I had explained, as carefully and graciously as I could, that Jesus upheld and expanded the wider biblical stance on sexuality: That the only context for sexual activity was heterosexual marriage. Following Jesus would mean seeking to live under his word, in this area as in any other.
He had been quiet for a moment, and then looked me in the eye and asked the billion-dollar question: ‘What could possibly be worth giving up my partner for?’
I held his gaze for a moment while my brain raced for the answer.
There was eternity, of course. There was heaven and hell. But I was conscious that these realities would seem other-worldly and intangible to him.
In any case, surely following Jesus is worth it even for this life. He was asking about life here-and-now, so I prayed for a here-and-now Bible verse to point to.
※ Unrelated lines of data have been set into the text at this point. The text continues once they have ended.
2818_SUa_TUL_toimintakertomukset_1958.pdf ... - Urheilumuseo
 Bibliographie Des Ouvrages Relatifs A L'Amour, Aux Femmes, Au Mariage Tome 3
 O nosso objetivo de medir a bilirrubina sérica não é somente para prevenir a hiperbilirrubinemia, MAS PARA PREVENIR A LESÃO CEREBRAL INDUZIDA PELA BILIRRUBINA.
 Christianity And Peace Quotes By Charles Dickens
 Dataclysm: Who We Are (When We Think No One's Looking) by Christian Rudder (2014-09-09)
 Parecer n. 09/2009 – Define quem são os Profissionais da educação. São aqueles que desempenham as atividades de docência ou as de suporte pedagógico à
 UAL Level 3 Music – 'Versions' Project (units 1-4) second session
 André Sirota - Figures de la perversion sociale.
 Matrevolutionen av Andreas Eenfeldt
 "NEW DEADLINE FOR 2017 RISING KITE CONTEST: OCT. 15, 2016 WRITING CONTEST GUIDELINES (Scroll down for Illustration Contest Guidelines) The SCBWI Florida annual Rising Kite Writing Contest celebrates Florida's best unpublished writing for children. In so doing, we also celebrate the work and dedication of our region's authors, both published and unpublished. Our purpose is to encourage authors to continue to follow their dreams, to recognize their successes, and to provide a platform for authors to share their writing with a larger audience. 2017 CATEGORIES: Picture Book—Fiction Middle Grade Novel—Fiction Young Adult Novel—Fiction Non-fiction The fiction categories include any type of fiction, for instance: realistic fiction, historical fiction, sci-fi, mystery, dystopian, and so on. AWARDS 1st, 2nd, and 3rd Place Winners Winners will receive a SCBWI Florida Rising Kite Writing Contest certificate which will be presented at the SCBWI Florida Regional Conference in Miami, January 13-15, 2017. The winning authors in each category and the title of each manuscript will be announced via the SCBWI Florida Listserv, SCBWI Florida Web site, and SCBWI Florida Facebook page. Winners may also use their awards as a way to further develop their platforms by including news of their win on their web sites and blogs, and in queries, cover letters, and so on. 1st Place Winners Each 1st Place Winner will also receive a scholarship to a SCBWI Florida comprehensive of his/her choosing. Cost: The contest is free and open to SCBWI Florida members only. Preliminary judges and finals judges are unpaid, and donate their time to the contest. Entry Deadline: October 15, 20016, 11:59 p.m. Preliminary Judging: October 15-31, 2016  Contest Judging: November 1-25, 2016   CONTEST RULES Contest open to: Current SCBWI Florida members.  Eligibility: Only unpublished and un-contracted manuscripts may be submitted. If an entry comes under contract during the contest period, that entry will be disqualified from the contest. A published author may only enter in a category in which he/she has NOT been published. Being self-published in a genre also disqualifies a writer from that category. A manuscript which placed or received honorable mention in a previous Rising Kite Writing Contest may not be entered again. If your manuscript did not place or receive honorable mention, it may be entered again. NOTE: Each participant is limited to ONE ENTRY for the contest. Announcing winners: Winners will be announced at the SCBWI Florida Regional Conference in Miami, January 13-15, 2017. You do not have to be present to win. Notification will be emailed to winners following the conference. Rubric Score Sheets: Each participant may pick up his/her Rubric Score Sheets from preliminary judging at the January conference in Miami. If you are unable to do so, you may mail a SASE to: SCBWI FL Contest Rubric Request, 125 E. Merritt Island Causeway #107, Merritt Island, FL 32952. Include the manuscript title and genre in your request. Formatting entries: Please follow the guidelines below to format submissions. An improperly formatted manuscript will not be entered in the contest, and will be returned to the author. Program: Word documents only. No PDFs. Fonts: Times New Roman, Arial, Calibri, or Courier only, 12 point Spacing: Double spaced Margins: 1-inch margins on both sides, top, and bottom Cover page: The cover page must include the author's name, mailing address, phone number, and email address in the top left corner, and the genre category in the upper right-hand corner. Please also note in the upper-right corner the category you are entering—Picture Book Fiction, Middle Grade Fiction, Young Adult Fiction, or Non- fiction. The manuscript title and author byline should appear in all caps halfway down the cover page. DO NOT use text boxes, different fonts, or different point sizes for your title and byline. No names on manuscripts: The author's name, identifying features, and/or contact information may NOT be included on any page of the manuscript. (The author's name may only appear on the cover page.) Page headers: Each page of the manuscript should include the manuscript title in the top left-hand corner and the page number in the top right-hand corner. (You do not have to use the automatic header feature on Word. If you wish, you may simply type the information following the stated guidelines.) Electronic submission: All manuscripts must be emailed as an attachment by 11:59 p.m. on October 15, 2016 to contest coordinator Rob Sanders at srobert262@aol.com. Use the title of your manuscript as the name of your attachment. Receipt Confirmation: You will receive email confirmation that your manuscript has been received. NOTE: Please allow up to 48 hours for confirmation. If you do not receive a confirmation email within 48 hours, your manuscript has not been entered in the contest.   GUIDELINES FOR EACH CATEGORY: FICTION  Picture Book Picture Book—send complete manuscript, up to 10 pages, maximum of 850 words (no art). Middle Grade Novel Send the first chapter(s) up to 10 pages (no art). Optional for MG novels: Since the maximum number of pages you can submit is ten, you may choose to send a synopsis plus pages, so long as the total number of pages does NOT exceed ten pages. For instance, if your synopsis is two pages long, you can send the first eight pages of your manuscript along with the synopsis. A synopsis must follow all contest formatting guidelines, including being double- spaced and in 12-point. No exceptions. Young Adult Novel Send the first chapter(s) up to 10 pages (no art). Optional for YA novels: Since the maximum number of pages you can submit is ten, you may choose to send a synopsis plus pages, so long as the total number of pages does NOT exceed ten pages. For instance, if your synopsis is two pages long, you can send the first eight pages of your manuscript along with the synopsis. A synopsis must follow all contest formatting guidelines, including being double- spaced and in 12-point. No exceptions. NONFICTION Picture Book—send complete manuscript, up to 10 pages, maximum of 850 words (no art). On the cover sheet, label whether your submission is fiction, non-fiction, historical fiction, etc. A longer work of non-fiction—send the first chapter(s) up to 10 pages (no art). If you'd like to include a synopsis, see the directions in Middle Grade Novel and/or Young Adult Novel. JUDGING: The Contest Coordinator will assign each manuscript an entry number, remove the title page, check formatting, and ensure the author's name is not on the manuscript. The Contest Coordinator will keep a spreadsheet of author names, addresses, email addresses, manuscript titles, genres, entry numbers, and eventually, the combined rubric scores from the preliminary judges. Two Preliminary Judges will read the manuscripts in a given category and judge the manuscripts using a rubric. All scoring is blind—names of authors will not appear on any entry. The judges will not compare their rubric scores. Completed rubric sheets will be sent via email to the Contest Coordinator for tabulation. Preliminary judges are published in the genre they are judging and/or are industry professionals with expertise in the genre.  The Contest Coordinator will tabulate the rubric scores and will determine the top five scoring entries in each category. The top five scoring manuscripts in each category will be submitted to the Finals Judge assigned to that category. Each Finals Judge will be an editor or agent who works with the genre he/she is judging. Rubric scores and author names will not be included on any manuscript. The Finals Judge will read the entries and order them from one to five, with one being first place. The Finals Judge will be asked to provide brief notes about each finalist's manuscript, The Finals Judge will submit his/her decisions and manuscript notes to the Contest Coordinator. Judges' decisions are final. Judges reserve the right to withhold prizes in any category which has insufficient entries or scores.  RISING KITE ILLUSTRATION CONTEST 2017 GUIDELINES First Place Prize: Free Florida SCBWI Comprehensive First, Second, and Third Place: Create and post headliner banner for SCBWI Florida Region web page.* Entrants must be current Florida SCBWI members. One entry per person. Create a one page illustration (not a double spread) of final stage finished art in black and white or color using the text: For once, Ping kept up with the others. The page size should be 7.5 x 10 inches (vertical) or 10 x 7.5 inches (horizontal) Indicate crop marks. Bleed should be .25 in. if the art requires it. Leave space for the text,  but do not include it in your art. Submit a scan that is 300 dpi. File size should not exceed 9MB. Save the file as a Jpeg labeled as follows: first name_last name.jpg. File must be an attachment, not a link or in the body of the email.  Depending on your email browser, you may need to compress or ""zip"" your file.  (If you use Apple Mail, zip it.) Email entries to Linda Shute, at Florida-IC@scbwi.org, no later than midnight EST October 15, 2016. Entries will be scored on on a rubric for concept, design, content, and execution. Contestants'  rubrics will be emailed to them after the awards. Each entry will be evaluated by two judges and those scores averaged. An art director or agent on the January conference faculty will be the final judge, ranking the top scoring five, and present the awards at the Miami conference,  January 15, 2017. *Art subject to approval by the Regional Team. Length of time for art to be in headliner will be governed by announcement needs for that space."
I wanted him to know that following Jesus really is worth it—worth it in the life to come, but also worth it in this life now, no less so for those who have homosexual feelings.
Yes, there would be a host of hardships and difficulties: unfulfilled longings, the distress of unwanted temptation, the struggles of long-term singleness.
But I wanted him to know that following Jesus is more than worth it, even with all it entails for gay people.
And I also wanted to tell him that I had come to know this not just from studying the Bible and listening to others, but from my own personal experience.
Homosexuality is an issue I have battled with my entire Christian life. It took a long time to admit to myself, longer to admit to others, and even longer to see something of God’s good purposes through it all. There have been all sorts of ups and downs. But this battle is not devoid of blessings, as Paul discovered with his own unyielding thorn in the flesh.
Struggling with sexuality has been an opportunity to experience more of God’s grace, rather than less.